Abstract

En 1994, le plasticien néerlandais Jan Dibbets a, pour rendre hommage au physicien François Arago, installé sur le sol de Paris plus d’une centaine de médaillons de bronze qui forment en pointillés le tracé d’un méridien. Le Méridien de Paris de Jacques Réda, publié peu de temps plus tard, se présente comme le journal d’un spectateur qui a décidé de suivre cette ligne dans l’espoir que, sous l’effet d’une telle contrainte spatiale, quelque chose de non-programmé advienne à l’écriture. Or ce texte montre que la matérialisation de la ligne de longitude, issue d’un calcul géodésique rigoureux, répond tout autant aux injonctions du hasard en faussant régulièrement compagnie à celui qui souhaite la suivre. La ligne droite semble aller de guingois.
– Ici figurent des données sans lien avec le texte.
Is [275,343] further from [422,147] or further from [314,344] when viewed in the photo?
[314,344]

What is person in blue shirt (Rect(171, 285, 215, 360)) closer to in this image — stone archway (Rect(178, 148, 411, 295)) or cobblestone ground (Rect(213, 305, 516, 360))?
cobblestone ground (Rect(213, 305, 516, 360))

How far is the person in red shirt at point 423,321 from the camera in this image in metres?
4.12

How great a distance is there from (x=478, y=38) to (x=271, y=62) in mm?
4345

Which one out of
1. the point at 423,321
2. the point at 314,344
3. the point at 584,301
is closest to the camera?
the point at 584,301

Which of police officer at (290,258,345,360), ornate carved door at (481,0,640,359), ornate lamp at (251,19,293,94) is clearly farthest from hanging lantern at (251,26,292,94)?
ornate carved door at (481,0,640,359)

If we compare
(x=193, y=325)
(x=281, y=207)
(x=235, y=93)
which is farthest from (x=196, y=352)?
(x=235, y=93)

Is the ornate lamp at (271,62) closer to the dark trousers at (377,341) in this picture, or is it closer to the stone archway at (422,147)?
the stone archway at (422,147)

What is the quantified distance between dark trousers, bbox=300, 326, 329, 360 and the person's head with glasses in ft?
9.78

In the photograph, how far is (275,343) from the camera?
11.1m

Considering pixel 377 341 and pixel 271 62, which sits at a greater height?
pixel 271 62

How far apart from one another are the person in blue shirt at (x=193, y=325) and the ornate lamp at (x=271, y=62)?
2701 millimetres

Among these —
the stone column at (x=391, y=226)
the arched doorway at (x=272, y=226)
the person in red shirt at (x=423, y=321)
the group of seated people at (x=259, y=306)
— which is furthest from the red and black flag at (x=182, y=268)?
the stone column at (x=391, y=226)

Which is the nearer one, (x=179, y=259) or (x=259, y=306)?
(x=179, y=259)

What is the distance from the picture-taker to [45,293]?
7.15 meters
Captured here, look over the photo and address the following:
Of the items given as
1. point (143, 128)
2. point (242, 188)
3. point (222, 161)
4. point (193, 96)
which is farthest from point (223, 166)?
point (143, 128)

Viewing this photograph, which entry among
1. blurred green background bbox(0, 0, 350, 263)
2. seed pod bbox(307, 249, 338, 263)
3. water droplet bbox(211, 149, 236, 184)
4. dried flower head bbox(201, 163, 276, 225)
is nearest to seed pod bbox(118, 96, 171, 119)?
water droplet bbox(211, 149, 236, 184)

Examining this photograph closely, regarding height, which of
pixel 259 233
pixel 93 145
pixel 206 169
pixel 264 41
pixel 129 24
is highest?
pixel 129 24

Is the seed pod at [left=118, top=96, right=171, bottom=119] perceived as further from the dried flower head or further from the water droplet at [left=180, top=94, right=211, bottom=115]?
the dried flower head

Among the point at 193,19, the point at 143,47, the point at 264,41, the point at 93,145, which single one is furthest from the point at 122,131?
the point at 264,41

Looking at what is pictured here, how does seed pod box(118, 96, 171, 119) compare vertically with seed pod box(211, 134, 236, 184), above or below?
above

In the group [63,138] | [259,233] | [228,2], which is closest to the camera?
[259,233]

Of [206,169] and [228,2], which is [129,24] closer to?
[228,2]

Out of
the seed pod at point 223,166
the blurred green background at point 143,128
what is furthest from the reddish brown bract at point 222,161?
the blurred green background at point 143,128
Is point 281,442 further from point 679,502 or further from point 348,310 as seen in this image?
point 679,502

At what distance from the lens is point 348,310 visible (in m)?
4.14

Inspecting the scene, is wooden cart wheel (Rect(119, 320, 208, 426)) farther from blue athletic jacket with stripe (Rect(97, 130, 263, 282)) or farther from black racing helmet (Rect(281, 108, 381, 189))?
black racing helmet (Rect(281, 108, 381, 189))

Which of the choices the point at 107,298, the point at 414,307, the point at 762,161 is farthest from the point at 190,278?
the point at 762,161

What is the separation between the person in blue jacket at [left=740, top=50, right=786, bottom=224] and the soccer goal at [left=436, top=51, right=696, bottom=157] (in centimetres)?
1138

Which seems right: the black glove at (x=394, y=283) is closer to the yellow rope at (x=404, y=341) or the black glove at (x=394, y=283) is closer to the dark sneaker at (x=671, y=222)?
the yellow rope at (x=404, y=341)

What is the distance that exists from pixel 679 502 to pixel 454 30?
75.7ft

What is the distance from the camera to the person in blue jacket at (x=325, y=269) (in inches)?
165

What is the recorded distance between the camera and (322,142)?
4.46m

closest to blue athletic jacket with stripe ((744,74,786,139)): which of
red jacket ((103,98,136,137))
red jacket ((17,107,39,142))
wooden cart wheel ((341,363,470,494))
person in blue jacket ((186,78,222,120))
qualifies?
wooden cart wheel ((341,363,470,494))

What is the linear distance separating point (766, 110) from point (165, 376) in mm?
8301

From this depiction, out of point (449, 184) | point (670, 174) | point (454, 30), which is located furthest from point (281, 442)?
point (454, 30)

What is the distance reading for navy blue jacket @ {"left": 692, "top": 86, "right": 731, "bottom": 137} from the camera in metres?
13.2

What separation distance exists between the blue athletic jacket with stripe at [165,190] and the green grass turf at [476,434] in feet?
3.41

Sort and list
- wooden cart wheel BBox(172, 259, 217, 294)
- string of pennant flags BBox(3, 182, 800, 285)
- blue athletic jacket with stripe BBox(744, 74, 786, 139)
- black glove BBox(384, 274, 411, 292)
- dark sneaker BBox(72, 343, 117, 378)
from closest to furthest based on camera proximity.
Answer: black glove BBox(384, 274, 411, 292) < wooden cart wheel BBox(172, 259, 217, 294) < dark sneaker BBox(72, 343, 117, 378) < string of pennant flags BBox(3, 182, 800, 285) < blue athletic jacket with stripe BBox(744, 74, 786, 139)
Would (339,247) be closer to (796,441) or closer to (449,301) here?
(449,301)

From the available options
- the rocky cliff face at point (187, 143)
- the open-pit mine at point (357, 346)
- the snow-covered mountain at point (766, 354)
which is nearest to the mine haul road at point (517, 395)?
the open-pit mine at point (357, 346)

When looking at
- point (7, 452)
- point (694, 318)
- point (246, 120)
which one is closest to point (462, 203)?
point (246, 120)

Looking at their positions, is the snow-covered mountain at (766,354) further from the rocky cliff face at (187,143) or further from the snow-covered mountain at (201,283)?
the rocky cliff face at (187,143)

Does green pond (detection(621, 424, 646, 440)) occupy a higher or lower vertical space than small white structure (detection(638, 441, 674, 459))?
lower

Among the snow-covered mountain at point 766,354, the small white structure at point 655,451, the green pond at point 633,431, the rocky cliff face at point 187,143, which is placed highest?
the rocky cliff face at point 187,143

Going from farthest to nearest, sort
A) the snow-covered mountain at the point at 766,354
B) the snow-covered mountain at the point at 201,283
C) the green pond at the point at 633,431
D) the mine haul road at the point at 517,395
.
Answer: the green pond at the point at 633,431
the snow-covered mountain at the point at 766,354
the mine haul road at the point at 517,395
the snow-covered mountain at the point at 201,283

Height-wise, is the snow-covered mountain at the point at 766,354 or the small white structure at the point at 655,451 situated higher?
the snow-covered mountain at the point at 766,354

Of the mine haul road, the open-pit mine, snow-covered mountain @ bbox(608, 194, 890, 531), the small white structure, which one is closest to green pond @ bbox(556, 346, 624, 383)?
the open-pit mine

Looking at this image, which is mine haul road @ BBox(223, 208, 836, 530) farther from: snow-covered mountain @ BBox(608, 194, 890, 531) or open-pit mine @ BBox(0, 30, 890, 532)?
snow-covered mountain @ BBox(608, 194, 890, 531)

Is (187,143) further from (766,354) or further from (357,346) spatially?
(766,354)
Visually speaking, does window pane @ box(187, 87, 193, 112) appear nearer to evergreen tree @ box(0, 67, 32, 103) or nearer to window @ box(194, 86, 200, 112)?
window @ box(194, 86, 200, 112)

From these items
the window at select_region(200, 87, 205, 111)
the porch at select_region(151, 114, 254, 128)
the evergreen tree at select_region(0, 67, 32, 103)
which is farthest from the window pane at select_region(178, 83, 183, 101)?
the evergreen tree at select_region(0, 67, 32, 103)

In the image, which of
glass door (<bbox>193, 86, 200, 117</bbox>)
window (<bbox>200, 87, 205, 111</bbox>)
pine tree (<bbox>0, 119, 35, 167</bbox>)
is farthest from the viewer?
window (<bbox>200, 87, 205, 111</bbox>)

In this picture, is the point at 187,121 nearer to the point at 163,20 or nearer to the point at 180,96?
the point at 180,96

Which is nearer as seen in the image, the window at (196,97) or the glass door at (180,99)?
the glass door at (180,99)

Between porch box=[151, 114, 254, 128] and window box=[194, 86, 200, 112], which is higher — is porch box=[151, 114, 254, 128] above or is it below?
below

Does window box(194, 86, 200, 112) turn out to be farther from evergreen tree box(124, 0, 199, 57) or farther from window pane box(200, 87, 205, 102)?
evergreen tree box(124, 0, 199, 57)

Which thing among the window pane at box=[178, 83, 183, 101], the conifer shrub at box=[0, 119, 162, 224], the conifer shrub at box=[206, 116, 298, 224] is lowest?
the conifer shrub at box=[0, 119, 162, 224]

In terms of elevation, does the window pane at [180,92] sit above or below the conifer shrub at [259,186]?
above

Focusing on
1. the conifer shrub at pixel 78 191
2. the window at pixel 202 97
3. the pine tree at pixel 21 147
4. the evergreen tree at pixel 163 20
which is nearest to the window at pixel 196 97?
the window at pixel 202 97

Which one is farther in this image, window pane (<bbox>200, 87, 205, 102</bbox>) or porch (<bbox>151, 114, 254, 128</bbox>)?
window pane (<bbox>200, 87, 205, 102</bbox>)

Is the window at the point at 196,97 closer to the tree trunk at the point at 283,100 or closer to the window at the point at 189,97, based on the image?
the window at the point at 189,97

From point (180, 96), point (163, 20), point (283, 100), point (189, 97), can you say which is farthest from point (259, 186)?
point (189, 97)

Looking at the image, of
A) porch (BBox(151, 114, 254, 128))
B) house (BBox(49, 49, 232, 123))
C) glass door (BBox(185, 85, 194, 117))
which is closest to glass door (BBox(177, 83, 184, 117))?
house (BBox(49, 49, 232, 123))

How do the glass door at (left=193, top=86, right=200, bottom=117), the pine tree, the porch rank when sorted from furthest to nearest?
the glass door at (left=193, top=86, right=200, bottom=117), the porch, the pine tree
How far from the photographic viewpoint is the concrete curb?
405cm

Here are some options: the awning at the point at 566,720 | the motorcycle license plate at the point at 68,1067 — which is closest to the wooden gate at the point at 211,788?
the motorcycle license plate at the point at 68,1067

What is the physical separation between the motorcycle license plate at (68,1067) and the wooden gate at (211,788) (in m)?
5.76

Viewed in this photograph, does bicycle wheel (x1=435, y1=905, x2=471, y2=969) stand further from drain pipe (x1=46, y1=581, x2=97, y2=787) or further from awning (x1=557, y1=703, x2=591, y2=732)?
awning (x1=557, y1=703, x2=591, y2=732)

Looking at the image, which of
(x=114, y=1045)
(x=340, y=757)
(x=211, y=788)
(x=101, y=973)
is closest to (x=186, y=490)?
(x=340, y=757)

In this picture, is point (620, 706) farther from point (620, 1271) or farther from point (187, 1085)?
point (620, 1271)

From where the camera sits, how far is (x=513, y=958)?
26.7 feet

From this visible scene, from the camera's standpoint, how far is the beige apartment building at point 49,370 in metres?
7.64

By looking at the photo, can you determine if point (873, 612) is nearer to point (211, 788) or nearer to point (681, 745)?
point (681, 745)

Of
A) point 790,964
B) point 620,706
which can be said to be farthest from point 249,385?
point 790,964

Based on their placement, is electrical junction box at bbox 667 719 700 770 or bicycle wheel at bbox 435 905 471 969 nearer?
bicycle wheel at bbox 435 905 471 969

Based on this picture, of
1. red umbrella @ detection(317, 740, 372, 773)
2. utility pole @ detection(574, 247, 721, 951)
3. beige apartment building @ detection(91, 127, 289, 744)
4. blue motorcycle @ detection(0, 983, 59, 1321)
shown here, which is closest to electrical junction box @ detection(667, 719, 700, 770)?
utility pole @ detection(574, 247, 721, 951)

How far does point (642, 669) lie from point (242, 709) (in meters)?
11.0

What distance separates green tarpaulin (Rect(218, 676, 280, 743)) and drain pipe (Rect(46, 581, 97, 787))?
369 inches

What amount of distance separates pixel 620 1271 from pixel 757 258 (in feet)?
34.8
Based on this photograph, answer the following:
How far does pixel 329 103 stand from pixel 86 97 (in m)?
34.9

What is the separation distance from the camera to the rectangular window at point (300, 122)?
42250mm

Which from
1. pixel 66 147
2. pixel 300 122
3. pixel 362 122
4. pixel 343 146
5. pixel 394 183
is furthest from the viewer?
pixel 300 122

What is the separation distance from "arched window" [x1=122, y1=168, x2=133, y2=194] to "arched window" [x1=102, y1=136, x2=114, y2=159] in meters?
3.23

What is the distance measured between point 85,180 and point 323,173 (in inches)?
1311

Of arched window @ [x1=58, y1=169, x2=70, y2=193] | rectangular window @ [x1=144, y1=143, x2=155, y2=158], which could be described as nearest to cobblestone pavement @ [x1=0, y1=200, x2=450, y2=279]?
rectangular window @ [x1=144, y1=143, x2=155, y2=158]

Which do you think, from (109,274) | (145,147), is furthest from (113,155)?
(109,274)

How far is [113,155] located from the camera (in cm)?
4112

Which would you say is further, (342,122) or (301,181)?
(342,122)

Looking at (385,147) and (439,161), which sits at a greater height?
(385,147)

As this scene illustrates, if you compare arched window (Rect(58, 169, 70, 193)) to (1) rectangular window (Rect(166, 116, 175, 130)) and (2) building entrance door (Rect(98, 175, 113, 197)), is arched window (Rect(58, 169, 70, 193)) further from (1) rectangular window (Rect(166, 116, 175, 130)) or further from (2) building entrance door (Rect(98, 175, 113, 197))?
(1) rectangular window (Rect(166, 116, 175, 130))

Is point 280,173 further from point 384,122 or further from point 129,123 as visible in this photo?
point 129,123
Sans recul ni horizon pour maintenir l’illusion d’une distance, le piéton doit, tel l’arpenteur, passer par la mesure cartographique et dépasser sa littéralité. L’hommage de Dibbets, anti-monument par excellence, constitue une fiction à peine repérable de l’invisible géographique. Pour Réda, il finit par former une méthode qui fournira à son écriture le flou dont elle a besoin pour se déployer. Ainsi le ‘système Dibbets’ devient un art d’écrire selon une métrique qui autorise la syncope et le pas de côté.